▼

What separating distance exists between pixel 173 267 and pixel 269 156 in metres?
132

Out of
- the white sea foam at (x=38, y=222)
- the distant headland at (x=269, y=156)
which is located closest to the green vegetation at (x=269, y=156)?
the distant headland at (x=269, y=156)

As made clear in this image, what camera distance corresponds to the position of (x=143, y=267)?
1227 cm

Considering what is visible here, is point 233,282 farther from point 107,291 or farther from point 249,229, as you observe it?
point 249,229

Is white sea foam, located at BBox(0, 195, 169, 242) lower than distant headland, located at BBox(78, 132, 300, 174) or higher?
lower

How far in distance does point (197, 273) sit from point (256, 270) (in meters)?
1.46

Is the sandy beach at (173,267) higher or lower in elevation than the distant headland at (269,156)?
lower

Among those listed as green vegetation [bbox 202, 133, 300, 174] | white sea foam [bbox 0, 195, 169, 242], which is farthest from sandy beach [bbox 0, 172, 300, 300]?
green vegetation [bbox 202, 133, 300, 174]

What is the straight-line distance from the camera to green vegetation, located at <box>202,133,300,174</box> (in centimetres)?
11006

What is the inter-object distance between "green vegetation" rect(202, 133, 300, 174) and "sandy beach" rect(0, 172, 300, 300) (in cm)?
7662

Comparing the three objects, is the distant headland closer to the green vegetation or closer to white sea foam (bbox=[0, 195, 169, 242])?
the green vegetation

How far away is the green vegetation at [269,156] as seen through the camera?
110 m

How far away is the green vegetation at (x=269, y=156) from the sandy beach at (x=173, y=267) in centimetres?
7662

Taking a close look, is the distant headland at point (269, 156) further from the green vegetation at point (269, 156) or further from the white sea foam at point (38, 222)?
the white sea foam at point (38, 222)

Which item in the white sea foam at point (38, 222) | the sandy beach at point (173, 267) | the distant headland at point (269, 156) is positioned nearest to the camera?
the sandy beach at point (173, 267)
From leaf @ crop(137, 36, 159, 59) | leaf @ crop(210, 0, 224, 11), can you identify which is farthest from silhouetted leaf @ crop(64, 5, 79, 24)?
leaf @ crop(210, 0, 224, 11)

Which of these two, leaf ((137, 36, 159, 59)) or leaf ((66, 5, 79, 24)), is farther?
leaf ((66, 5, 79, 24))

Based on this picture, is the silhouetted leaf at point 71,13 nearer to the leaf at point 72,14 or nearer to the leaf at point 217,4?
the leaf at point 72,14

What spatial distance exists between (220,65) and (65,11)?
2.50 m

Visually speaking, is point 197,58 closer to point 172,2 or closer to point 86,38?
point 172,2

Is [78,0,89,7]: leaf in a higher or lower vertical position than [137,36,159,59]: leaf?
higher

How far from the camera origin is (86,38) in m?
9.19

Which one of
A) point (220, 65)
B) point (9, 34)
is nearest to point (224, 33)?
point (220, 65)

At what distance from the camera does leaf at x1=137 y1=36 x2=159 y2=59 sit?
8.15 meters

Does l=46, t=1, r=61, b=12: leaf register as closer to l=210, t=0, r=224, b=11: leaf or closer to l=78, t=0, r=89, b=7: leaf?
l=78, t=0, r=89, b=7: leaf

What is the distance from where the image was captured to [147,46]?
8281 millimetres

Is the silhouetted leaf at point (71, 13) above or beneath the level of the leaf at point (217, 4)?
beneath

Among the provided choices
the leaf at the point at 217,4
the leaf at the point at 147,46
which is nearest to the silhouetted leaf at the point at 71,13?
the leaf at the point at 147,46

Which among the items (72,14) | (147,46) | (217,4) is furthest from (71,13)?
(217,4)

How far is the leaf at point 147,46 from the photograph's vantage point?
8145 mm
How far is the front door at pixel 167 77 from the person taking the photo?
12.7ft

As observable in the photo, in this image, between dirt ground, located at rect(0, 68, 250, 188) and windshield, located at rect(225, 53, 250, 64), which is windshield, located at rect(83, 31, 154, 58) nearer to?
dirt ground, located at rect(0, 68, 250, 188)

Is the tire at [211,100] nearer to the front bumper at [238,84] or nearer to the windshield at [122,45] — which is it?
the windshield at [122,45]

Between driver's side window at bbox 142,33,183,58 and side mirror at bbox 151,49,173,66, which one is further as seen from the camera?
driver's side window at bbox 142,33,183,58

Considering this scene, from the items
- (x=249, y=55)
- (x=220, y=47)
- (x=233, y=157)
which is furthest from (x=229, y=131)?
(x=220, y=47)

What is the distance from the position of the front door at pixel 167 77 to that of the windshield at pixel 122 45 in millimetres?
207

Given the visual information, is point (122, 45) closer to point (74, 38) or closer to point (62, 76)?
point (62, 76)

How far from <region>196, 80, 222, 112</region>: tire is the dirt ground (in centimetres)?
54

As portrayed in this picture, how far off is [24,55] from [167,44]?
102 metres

▲

_Objective_:
Convert everything from the line containing "Given the visual" down to the end of the listing above into a Markdown table with the columns Row and Line, leaving out blank lines.

_Answer for the task_:
| Row | Line |
|---|---|
| 1 | Given the visual information, is point (122, 45) closer to point (74, 38) or closer to point (62, 76)? |
| 2 | point (62, 76) |
| 3 | How far from <region>196, 80, 222, 112</region>: tire is the dirt ground (in centimetres)? |
| 4 | 54 |
| 5 | As portrayed in this picture, how far off is [24,55] from [167,44]? |
| 6 | 102 metres |